Autre explication à cette hausse de prix: une forte demande pour les véhicules électriques, encouragée par les niveaux records des prix des carburants et un bonus qui devait normalement être réduit de 1000 euros à partir du 1er juillet, passant à 5000 euros. En cas de réélection d'Emmanuel Macron, le ministre de l'Economie, Bruno Le Maire avait toutefois expliqué le 15 mars dernier que cette aide resterait à son niveau actuel de 6000 euros, a priori et au moins jusqu'à la fin de l'année.

"Ce prolongement du bonus actuel serait une décision logique avec les délais de livraisons qui s'allongent fortement depuis le début de l'année, cela permettrait de compenser la hausse du prix des matières premières et la disparition progressive des remises en concessions", souligne Solal Botbol, cofondateur et président de BEEV, vendeur de voiture 100% électrique en location longue durée.

Face à la forte demande actuelle, les stocks disponibles de véhicules électriques neufs sont au plus bas et des délais de livraison ne cessent de progresser.

Si Fiat n'a pas augmenté le prix de sa 500 électrique, qui démarre toujours à 24.500 euros, il faut se montrer patient si on ne trouve pas son bonheur parmi les modèles disponibles, avec trois mois d'attente une fois la commande passée.

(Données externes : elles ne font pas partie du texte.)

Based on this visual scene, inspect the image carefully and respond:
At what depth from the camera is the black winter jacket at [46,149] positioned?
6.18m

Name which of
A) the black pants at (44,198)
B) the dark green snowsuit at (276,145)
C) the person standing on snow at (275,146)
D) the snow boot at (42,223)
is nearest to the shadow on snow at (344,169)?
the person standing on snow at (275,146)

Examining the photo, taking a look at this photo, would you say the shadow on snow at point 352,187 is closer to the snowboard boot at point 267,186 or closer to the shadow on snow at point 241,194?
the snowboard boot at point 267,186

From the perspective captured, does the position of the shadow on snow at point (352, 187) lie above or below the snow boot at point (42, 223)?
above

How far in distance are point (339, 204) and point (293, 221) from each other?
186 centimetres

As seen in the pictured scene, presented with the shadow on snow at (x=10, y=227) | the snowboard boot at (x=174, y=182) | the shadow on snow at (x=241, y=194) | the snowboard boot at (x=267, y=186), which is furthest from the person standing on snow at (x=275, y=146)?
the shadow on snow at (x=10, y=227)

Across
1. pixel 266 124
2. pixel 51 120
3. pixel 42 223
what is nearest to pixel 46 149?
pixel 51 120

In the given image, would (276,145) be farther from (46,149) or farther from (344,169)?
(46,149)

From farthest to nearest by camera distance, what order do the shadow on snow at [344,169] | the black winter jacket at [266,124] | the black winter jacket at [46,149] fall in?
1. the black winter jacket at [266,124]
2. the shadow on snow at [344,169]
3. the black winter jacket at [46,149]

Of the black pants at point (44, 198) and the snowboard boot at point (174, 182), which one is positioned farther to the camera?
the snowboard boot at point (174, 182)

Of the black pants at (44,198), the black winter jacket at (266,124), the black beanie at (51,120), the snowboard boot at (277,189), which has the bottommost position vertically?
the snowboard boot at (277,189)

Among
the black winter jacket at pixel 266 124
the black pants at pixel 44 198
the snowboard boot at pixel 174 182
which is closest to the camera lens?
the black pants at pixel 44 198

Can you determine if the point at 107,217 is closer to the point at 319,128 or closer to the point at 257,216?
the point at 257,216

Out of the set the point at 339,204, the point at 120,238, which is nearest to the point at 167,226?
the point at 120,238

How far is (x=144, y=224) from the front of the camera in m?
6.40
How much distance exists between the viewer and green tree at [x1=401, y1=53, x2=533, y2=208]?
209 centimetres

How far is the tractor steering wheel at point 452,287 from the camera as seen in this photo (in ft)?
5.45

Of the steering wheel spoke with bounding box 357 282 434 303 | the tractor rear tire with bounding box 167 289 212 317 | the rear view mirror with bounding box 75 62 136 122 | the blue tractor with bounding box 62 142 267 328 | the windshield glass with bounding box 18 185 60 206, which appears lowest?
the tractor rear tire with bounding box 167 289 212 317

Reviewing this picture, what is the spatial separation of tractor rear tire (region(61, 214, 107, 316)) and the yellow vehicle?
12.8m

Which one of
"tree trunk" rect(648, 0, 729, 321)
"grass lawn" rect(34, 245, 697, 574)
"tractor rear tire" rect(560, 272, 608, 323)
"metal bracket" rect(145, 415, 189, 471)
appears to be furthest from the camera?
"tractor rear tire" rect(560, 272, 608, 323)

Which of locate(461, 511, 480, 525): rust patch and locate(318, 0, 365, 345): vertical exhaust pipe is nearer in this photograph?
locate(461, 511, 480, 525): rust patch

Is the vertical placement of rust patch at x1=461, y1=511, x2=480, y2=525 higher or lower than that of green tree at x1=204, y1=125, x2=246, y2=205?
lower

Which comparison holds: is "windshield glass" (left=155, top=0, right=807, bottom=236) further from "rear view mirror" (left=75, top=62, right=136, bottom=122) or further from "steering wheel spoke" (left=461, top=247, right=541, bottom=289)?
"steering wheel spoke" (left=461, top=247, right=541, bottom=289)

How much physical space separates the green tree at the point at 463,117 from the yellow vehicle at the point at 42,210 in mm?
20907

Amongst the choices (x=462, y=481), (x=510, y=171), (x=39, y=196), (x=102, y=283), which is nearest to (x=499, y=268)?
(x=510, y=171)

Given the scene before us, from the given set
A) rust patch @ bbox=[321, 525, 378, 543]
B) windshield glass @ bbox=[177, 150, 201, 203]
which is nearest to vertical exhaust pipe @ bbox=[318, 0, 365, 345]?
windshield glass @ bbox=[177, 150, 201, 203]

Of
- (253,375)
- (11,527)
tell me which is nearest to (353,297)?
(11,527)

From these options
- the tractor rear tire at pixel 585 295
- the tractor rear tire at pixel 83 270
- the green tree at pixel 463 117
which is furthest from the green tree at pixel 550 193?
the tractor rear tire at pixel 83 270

Comptez un mois de plus pour une Renault Zoé, autre star du marché français.

"S'il peut y avoir de fortes variations selon les modèles, on est passé d'un délai de livraison moyen de 3 mois en début d'année à 6-8 mois, voire un an actuellement, une problématique qui passe finalement avant le prix pour de nombreux clients, indique Solal Botbol. Toutefois, si on veut passer à l'électrique à court terme, cela reste la bonne période pour s'équiper afin d'anticiper de futures hausses de prix. Et les constructeurs ne peuvent pas trop augmenter les prix sur l'électrique alors que les ventes de modèles thermiques baissent."

Du côté de la marque au losange, on trouve d'ailleurs même de potentielles baisses de prix sur la nouvelle Mégane, vendue uniquement en électrique. Renault baisserait les tarifs de certaines versions sous les 45.000 euros pour justement rentrer dans les clous du bonus maximal, croit savoir le site spécialisé Automobile Propre. Mais la suspension de la production du 14 au 25 avril, faute de composants, ramène encore une fois à la disponibilité du modèle, plutôt qu'à son tarif.

Hyundai, de son côté, assure ne pas avoir augmenté le prix de sa Ioniq 5 depuis le début de l'année.

En revanche, chez Dacia, la Spring, voiture électrique la moins chère du marché et modèle le plus vendu en janvier, n'échappe pas au phénomène. Son prix a augmenté de 1000 euros il y a une semaine. Depuis le lancement il y a un an, le prix hors bonus de la version Confort est passé de 16.990 euros à 18.690 euros et la version Confort Plus de 18.400 euros à 20.190 euros.

Logiquement, il faut alors se tourner vers le marché de l'occasion avec deux avantages: des prix plus abordables et une disponibilité immédiate. Des atouts qui ont contribué à l'explosion des ventes l'an dernier, mais dans un marché qui arrive aussi à saturation. Avec la hausse de la demande, le prix moyen s'envole, pour les thermiques en particulier qui représente encore le gros des ventes.

En effet si les ventes d'électriques de seconde main ont plus que doublé le mois dernier en France, elles représentent toujours moins de 2% des transactions, souligne le spécialiste des données automobiles AAA Data.

L'offre d'occasion fait défaut, alimentée par la pénurie de véhicules neufs depuis deux ans. Le site Aramisauto a ainsi vu le nombre de recherches pour des véhicules hybrides et électriques multiplié par deux entre février et mars mais peine à satisfaire tous les acheteurs intéressés. Des modèles très prisés: en mars, 77% des voitures électriques mis en ligne sur le site trouvaient preneur en moins de 7 jours, alors que ce taux est seulement de 35% pour les voitures essence.

Au-delà des modèles 100% électriques, c'est l'ensemble des voitures récentes, entre 0 et 2 ans, qui sont touchées par des hausses de prix, souligne Olivier Flavier, vice-président automobile du groupe Leboncoin. Sur la plateforme, le prix moyen pour ces véhicules est passé de 26.755 euros en février 2021, à 30.327 euros en février 2022, soit une augmentation de 13,5% sur cette catégorie.